Render every line of the entries below as a numbered list, leaving out the blank lines.

*** Recorded data ***

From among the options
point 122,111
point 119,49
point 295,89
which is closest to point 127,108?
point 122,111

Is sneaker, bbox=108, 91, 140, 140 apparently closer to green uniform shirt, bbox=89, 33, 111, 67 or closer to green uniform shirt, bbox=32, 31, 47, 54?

***

[Result for this task]:
1. From among the options
2. point 122,111
3. point 119,49
4. point 295,89
5. which is closest to point 127,108?
6. point 122,111
7. Is sneaker, bbox=108, 91, 140, 140 apparently closer to green uniform shirt, bbox=89, 33, 111, 67 or closer to green uniform shirt, bbox=32, 31, 47, 54?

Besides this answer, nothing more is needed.